*Task instructions:* Reproduce all entries precisely, down to the last character.

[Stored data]

• • • • •

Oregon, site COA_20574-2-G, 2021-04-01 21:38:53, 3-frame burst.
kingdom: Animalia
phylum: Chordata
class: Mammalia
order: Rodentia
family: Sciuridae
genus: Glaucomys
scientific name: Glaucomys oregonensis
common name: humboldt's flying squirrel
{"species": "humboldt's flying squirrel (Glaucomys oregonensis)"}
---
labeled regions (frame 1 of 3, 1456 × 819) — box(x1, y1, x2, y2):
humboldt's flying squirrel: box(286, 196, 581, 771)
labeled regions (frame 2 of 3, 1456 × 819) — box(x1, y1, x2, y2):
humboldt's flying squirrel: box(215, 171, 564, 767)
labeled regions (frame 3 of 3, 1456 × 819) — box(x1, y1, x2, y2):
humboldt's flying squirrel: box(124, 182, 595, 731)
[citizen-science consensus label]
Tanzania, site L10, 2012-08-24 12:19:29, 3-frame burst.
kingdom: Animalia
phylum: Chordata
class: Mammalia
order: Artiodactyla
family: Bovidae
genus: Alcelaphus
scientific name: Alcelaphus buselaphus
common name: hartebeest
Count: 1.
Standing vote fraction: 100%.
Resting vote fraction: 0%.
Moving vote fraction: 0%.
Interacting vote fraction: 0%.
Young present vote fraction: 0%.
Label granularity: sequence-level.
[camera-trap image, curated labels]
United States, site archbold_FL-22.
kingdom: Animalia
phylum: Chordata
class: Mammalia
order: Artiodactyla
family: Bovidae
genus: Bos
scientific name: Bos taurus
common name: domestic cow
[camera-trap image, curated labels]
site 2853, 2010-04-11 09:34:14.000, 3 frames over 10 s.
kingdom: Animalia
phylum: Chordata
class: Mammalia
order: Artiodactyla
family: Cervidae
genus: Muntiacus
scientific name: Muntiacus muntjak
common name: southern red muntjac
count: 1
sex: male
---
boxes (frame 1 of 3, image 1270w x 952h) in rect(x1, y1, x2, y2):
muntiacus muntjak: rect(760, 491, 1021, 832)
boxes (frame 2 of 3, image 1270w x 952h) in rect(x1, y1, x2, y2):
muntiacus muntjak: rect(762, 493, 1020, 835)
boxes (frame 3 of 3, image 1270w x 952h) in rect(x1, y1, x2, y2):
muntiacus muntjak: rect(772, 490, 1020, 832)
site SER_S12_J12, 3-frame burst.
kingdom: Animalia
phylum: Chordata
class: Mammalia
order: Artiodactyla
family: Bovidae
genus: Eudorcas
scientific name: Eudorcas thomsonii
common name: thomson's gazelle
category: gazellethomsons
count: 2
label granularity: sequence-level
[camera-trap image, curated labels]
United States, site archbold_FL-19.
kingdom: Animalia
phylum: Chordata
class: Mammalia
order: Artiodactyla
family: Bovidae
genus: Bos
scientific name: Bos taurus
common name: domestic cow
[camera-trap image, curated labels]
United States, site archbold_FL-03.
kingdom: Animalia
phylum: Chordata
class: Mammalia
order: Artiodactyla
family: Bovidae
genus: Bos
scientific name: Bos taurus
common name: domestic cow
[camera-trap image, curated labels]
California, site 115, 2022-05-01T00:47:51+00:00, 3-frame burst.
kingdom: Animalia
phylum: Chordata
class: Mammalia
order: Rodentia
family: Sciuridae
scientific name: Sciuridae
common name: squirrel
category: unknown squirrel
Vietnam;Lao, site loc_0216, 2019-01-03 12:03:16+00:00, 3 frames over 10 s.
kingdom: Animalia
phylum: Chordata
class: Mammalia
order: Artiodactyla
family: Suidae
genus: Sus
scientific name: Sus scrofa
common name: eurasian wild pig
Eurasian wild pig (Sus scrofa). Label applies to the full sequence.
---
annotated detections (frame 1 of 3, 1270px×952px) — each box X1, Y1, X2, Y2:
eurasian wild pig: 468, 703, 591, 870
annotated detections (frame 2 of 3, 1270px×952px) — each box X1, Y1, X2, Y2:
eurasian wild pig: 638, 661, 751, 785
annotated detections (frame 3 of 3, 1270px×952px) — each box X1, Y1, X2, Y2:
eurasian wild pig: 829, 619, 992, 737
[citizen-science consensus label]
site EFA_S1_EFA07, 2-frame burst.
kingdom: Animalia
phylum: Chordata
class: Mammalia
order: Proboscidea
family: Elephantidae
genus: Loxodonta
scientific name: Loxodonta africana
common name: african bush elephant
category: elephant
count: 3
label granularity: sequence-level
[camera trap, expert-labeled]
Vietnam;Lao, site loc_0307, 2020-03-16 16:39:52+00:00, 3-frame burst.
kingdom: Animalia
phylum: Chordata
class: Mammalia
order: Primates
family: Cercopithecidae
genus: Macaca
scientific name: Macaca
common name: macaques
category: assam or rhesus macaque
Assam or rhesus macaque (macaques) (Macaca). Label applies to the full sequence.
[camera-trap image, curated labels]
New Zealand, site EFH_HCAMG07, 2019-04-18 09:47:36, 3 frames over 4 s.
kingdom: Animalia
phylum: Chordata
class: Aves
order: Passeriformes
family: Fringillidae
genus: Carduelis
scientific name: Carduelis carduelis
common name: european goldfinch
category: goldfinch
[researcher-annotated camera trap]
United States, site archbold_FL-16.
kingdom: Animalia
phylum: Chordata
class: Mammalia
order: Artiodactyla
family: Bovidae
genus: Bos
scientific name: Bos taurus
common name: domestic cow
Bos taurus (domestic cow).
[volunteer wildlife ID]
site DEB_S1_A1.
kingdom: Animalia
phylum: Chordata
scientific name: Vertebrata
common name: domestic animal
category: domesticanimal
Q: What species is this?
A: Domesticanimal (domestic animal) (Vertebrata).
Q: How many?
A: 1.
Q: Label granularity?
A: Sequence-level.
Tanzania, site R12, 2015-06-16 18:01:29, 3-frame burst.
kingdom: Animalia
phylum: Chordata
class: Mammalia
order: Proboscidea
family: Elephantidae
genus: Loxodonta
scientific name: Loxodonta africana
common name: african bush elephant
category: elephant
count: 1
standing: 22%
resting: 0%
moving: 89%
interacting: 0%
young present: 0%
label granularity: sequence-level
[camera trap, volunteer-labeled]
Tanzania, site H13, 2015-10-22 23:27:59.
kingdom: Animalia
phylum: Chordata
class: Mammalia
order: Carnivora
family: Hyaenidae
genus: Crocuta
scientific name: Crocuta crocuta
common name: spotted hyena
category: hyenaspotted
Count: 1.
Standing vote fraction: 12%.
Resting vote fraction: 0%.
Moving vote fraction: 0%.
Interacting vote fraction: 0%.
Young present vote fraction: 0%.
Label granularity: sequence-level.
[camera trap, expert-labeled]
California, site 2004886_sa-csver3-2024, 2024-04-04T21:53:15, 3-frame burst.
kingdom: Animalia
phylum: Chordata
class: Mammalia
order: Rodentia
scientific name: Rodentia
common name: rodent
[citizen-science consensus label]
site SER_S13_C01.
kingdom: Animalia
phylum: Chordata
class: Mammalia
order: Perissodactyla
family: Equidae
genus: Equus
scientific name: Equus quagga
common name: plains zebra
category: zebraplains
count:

• • • • •

*Result for this exercise:*
Oregon, site COA_20574-2-G, 2021-04-01 21:38:53, 3-frame burst.
kingdom: Animalia
phylum: Chordata
class: Mammalia
order: Rodentia
family: Sciuridae
genus: Glaucomys
scientific name: Glaucomys oregonensis
common name: humboldt's flying squirrel
{"species": "humboldt's flying squirrel (Glaucomys oregonensis)"}
---
labeled regions (frame 1 of 3, 1456 × 819) — box(x1, y1, x2, y2):
humboldt's flying squirrel: box(286, 196, 581, 771)
labeled regions (frame 2 of 3, 1456 × 819) — box(x1, y1, x2, y2):
humboldt's flying squirrel: box(215, 171, 564, 767)
labeled regions (frame 3 of 3, 1456 × 819) — box(x1, y1, x2, y2):
humboldt's flying squirrel: box(124, 182, 595, 731)
[citizen-science consensus label]
Tanzania, site L10, 2012-08-24 12:19:29, 3-frame burst.
kingdom: Animalia
phylum: Chordata
class: Mammalia
order: Artiodactyla
family: Bovidae
genus: Alcelaphus
scientific name: Alcelaphus buselaphus
common name: hartebeest
Count: 1.
Standing vote fraction: 100%.
Resting vote fraction: 0%.
Moving vote fraction: 0%.
Interacting vote fraction: 0%.
Young present vote fraction: 0%.
Label granularity: sequence-level.
[camera-trap image, curated labels]
United States, site archbold_FL-22.
kingdom: Animalia
phylum: Chordata
class: Mammalia
order: Artiodactyla
family: Bovidae
genus: Bos
scientific name: Bos taurus
common name: domestic cow
[camera-trap image, curated labels]
site 2853, 2010-04-11 09:34:14.000, 3 frames over 10 s.
kingdom: Animalia
phylum: Chordata
class: Mammalia
order: Artiodactyla
family: Cervidae
genus: Muntiacus
scientific name: Muntiacus muntjak
common name: southern red muntjac
count: 1
sex: male
---
boxes (frame 1 of 3, image 1270w x 952h) in rect(x1, y1, x2, y2):
muntiacus muntjak: rect(760, 491, 1021, 832)
boxes (frame 2 of 3, image 1270w x 952h) in rect(x1, y1, x2, y2):
muntiacus muntjak: rect(762, 493, 1020, 835)
boxes (frame 3 of 3, image 1270w x 952h) in rect(x1, y1, x2, y2):
muntiacus muntjak: rect(772, 490, 1020, 832)
site SER_S12_J12, 3-frame burst.
kingdom: Animalia
phylum: Chordata
class: Mammalia
order: Artiodactyla
family: Bovidae
genus: Eudorcas
scientific name: Eudorcas thomsonii
common name: thomson's gazelle
category: gazellethomsons
count: 2
label granularity: sequence-level
[camera-trap image, curated labels]
United States, site archbold_FL-19.
kingdom: Animalia
phylum: Chordata
class: Mammalia
order: Artiodactyla
family: Bovidae
genus: Bos
scientific name: Bos taurus
common name: domestic cow
[camera-trap image, curated labels]
United States, site archbold_FL-03.
kingdom: Animalia
phylum: Chordata
class: Mammalia
order: Artiodactyla
family: Bovidae
genus: Bos
scientific name: Bos taurus
common name: domestic cow
[camera-trap image, curated labels]
California, site 115, 2022-05-01T00:47:51+00:00, 3-frame burst.
kingdom: Animalia
phylum: Chordata
class: Mammalia
order: Rodentia
family: Sciuridae
scientific name: Sciuridae
common name: squirrel
category: unknown squirrel
Vietnam;Lao, site loc_0216, 2019-01-03 12:03:16+00:00, 3 frames over 10 s.
kingdom: Animalia
phylum: Chordata
class: Mammalia
order: Artiodactyla
family: Suidae
genus: Sus
scientific name: Sus scrofa
common name: eurasian wild pig
Eurasian wild pig (Sus scrofa). Label applies to the full sequence.
---
annotated detections (frame 1 of 3, 1270px×952px) — each box X1, Y1, X2, Y2:
eurasian wild pig: 468, 703, 591, 870
annotated detections (frame 2 of 3, 1270px×952px) — each box X1, Y1, X2, Y2:
eurasian wild pig: 638, 661, 751, 785
annotated detections (frame 3 of 3, 1270px×952px) — each box X1, Y1, X2, Y2:
eurasian wild pig: 829, 619, 992, 737
[citizen-science consensus label]
site EFA_S1_EFA07, 2-frame burst.
kingdom: Animalia
phylum: Chordata
class: Mammalia
order: Proboscidea
family: Elephantidae
genus: Loxodonta
scientific name: Loxodonta africana
common name: african bush elephant
category: elephant
count: 3
label granularity: sequence-level
[camera trap, expert-labeled]
Vietnam;Lao, site loc_0307, 2020-03-16 16:39:52+00:00, 3-frame burst.
kingdom: Animalia
phylum: Chordata
class: Mammalia
order: Primates
family: Cercopithecidae
genus: Macaca
scientific name: Macaca
common name: macaques
category: assam or rhesus macaque
Assam or rhesus macaque (macaques) (Macaca). Label applies to the full sequence.
[camera-trap image, curated labels]
New Zealand, site EFH_HCAMG07, 2019-04-18 09:47:36, 3 frames over 4 s.
kingdom: Animalia
phylum: Chordata
class: Aves
order: Passeriformes
family: Fringillidae
genus: Carduelis
scientific name: Carduelis carduelis
common name: european goldfinch
category: goldfinch
[researcher-annotated camera trap]
United States, site archbold_FL-16.
kingdom: Animalia
phylum: Chordata
class: Mammalia
order: Artiodactyla
family: Bovidae
genus: Bos
scientific name: Bos taurus
common name: domestic cow
Bos taurus (domestic cow).
[volunteer wildlife ID]
site DEB_S1_A1.
kingdom: Animalia
phylum: Chordata
scientific name: Vertebrata
common name: domestic animal
category: domesticanimal
Q: What species is this?
A: Domesticanimal (domestic animal) (Vertebrata).
Q: How many?
A: 1.
Q: Label granularity?
A: Sequence-level.
Tanzania, site R12, 2015-06-16 18:01:29, 3-frame burst.
kingdom: Animalia
phylum: Chordata
class: Mammalia
order: Proboscidea
family: Elephantidae
genus: Loxodonta
scientific name: Loxodonta africana
common name: african bush elephant
category: elephant
count: 1
standing: 22%
resting: 0%
moving: 89%
interacting: 0%
young present: 0%
label granularity: sequence-level
[camera trap, volunteer-labeled]
Tanzania, site H13, 2015-10-22 23:27:59.
kingdom: Animalia
phylum: Chordata
class: Mammalia
order: Carnivora
family: Hyaenidae
genus: Crocuta
scientific name: Crocuta crocuta
common name: spotted hyena
category: hyenaspotted
Count: 1.
Standing vote fraction: 12%.
Resting vote fraction: 0%.
Moving vote fraction: 0%.
Interacting vote fraction: 0%.
Young present vote fraction: 0%.
Label granularity: sequence-level.
[camera trap, expert-labeled]
California, site 2004886_sa-csver3-2024, 2024-04-04T21:53:15, 3-frame burst.
kingdom: Animalia
phylum: Chordata
class: Mammalia
order: Rodentia
scientific name: Rodentia
common name: rodent
[citizen-science consensus label]
site SER_S13_C01.
kingdom: Animalia
phylum: Chordata
class: Mammalia
order: Perissodactyla
family: Equidae
genus: Equus
scientific name: Equus quagga
common name: plains zebra
category: zebraplains
count:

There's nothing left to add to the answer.